• [What is being asked]:
Give every line of the entries below as a Markdown table, with the row number under Row and the line itself under Entry Line. Leave out blank lines.

• [Input]:

↓↓↓

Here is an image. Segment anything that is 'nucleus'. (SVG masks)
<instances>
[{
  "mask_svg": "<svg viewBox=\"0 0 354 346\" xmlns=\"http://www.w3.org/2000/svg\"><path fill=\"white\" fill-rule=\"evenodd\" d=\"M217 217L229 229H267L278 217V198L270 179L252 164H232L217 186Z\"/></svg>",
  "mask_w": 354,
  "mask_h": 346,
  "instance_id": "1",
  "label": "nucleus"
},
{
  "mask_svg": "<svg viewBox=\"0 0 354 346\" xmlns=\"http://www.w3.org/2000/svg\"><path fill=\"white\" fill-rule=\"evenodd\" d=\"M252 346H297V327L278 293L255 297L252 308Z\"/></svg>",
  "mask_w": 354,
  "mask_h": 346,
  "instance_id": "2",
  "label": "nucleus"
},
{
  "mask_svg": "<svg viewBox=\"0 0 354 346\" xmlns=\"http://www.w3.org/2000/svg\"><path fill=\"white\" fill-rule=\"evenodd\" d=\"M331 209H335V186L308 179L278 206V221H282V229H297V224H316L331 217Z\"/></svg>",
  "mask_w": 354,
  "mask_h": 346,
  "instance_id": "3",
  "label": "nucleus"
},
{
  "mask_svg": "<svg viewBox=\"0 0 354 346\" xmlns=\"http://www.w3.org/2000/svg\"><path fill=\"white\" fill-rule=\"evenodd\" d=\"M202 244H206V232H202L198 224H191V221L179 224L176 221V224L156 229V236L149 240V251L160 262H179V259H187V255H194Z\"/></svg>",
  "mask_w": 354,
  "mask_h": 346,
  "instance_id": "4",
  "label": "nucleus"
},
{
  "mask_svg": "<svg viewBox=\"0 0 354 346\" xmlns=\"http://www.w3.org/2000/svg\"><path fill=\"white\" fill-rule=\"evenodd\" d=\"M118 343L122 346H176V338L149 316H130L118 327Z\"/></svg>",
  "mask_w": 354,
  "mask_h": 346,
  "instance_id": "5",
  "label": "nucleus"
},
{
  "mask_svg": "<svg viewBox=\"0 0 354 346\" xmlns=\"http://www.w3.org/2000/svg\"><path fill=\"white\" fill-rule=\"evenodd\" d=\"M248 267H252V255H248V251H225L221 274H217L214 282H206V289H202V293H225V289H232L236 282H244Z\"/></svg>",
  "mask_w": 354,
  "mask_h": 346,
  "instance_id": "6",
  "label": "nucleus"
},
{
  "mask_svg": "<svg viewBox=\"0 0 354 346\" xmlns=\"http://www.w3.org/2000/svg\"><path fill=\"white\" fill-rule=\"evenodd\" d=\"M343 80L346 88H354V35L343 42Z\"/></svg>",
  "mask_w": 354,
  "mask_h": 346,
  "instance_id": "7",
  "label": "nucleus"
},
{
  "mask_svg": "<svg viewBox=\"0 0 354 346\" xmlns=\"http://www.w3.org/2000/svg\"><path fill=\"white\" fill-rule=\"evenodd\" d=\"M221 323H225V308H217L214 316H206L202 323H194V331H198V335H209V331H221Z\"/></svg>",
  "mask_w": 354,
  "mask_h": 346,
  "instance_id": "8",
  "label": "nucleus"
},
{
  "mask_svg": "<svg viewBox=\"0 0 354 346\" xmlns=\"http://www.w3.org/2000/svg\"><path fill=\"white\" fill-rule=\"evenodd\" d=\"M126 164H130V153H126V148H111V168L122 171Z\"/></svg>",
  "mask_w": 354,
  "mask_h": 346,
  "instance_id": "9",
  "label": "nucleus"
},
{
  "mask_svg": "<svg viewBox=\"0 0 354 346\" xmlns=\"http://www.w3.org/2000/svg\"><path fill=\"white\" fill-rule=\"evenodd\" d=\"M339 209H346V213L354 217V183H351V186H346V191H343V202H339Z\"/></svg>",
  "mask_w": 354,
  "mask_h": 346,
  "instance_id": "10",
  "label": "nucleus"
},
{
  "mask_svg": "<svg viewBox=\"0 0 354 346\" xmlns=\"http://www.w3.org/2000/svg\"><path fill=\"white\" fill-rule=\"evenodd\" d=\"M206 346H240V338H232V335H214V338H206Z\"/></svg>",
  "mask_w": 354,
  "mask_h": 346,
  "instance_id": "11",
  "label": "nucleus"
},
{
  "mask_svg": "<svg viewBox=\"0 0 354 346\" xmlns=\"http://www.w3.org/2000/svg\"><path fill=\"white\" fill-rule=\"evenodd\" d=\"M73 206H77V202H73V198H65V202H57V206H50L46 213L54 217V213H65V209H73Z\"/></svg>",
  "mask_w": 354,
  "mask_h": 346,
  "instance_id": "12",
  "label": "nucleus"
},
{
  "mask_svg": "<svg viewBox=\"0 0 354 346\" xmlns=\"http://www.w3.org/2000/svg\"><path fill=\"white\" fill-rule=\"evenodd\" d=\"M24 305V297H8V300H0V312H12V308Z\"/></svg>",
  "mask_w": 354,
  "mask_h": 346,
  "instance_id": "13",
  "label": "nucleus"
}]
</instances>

↑↑↑

• [Exercise result]:
| Row | Entry Line |
|---|---|
| 1 | Here is an image. Segment anything that is 'nucleus'. (SVG masks) |
| 2 | <instances> |
| 3 | [{ |
| 4 |   "mask_svg": "<svg viewBox=\"0 0 354 346\" xmlns=\"http://www.w3.org/2000/svg\"><path fill=\"white\" fill-rule=\"evenodd\" d=\"M217 217L229 229H267L278 217V198L270 179L252 164H232L217 186Z\"/></svg>", |
| 5 |   "mask_w": 354, |
| 6 |   "mask_h": 346, |
| 7 |   "instance_id": "1", |
| 8 |   "label": "nucleus" |
| 9 | }, |
| 10 | { |
| 11 |   "mask_svg": "<svg viewBox=\"0 0 354 346\" xmlns=\"http://www.w3.org/2000/svg\"><path fill=\"white\" fill-rule=\"evenodd\" d=\"M252 346H297V327L278 293L255 297L252 308Z\"/></svg>", |
| 12 |   "mask_w": 354, |
| 13 |   "mask_h": 346, |
| 14 |   "instance_id": "2", |
| 15 |   "label": "nucleus" |
| 16 | }, |
| 17 | { |
| 18 |   "mask_svg": "<svg viewBox=\"0 0 354 346\" xmlns=\"http://www.w3.org/2000/svg\"><path fill=\"white\" fill-rule=\"evenodd\" d=\"M331 209H335V186L308 179L278 206V221H282V229H297V224H316L331 217Z\"/></svg>", |
| 19 |   "mask_w": 354, |
| 20 |   "mask_h": 346, |
| 21 |   "instance_id": "3", |
| 22 |   "label": "nucleus" |
| 23 | }, |
| 24 | { |
| 25 |   "mask_svg": "<svg viewBox=\"0 0 354 346\" xmlns=\"http://www.w3.org/2000/svg\"><path fill=\"white\" fill-rule=\"evenodd\" d=\"M202 244H206V232H202L198 224H191V221L179 224L176 221V224L156 229V236L149 240V251L160 262H179V259H187V255H194Z\"/></svg>", |
| 26 |   "mask_w": 354, |
| 27 |   "mask_h": 346, |
| 28 |   "instance_id": "4", |
| 29 |   "label": "nucleus" |
| 30 | }, |
| 31 | { |
| 32 |   "mask_svg": "<svg viewBox=\"0 0 354 346\" xmlns=\"http://www.w3.org/2000/svg\"><path fill=\"white\" fill-rule=\"evenodd\" d=\"M118 343L122 346H176V338L149 316H130L118 327Z\"/></svg>", |
| 33 |   "mask_w": 354, |
| 34 |   "mask_h": 346, |
| 35 |   "instance_id": "5", |
| 36 |   "label": "nucleus" |
| 37 | }, |
| 38 | { |
| 39 |   "mask_svg": "<svg viewBox=\"0 0 354 346\" xmlns=\"http://www.w3.org/2000/svg\"><path fill=\"white\" fill-rule=\"evenodd\" d=\"M248 267H252V255H248V251H225L221 274H217L214 282H206V289H202V293H225V289H232L236 282H244Z\"/></svg>", |
| 40 |   "mask_w": 354, |
| 41 |   "mask_h": 346, |
| 42 |   "instance_id": "6", |
| 43 |   "label": "nucleus" |
| 44 | }, |
| 45 | { |
| 46 |   "mask_svg": "<svg viewBox=\"0 0 354 346\" xmlns=\"http://www.w3.org/2000/svg\"><path fill=\"white\" fill-rule=\"evenodd\" d=\"M343 80L346 88H354V35L343 42Z\"/></svg>", |
| 47 |   "mask_w": 354, |
| 48 |   "mask_h": 346, |
| 49 |   "instance_id": "7", |
| 50 |   "label": "nucleus" |
| 51 | }, |
| 52 | { |
| 53 |   "mask_svg": "<svg viewBox=\"0 0 354 346\" xmlns=\"http://www.w3.org/2000/svg\"><path fill=\"white\" fill-rule=\"evenodd\" d=\"M221 323H225V308H217L214 316H206L202 323H194V331H198V335H209V331H221Z\"/></svg>", |
| 54 |   "mask_w": 354, |
| 55 |   "mask_h": 346, |
| 56 |   "instance_id": "8", |
| 57 |   "label": "nucleus" |
| 58 | }, |
| 59 | { |
| 60 |   "mask_svg": "<svg viewBox=\"0 0 354 346\" xmlns=\"http://www.w3.org/2000/svg\"><path fill=\"white\" fill-rule=\"evenodd\" d=\"M126 164H130V153H126V148H111V168L122 171Z\"/></svg>", |
| 61 |   "mask_w": 354, |
| 62 |   "mask_h": 346, |
| 63 |   "instance_id": "9", |
| 64 |   "label": "nucleus" |
| 65 | }, |
| 66 | { |
| 67 |   "mask_svg": "<svg viewBox=\"0 0 354 346\" xmlns=\"http://www.w3.org/2000/svg\"><path fill=\"white\" fill-rule=\"evenodd\" d=\"M339 209H346V213L354 217V183H351V186H346V191H343V202H339Z\"/></svg>", |
| 68 |   "mask_w": 354, |
| 69 |   "mask_h": 346, |
| 70 |   "instance_id": "10", |
| 71 |   "label": "nucleus" |
| 72 | }, |
| 73 | { |
| 74 |   "mask_svg": "<svg viewBox=\"0 0 354 346\" xmlns=\"http://www.w3.org/2000/svg\"><path fill=\"white\" fill-rule=\"evenodd\" d=\"M206 346H240V338H232V335H214V338H206Z\"/></svg>", |
| 75 |   "mask_w": 354, |
| 76 |   "mask_h": 346, |
| 77 |   "instance_id": "11", |
| 78 |   "label": "nucleus" |
| 79 | }, |
| 80 | { |
| 81 |   "mask_svg": "<svg viewBox=\"0 0 354 346\" xmlns=\"http://www.w3.org/2000/svg\"><path fill=\"white\" fill-rule=\"evenodd\" d=\"M73 206H77V202H73V198H65V202H57V206H50L46 213L54 217V213H65V209H73Z\"/></svg>", |
| 82 |   "mask_w": 354, |
| 83 |   "mask_h": 346, |
| 84 |   "instance_id": "12", |
| 85 |   "label": "nucleus" |
| 86 | }, |
| 87 | { |
| 88 |   "mask_svg": "<svg viewBox=\"0 0 354 346\" xmlns=\"http://www.w3.org/2000/svg\"><path fill=\"white\" fill-rule=\"evenodd\" d=\"M24 305V297H8V300H0V312H12V308Z\"/></svg>", |
| 89 |   "mask_w": 354, |
| 90 |   "mask_h": 346, |
| 91 |   "instance_id": "13", |
| 92 |   "label": "nucleus" |
| 93 | }] |
| 94 | </instances> |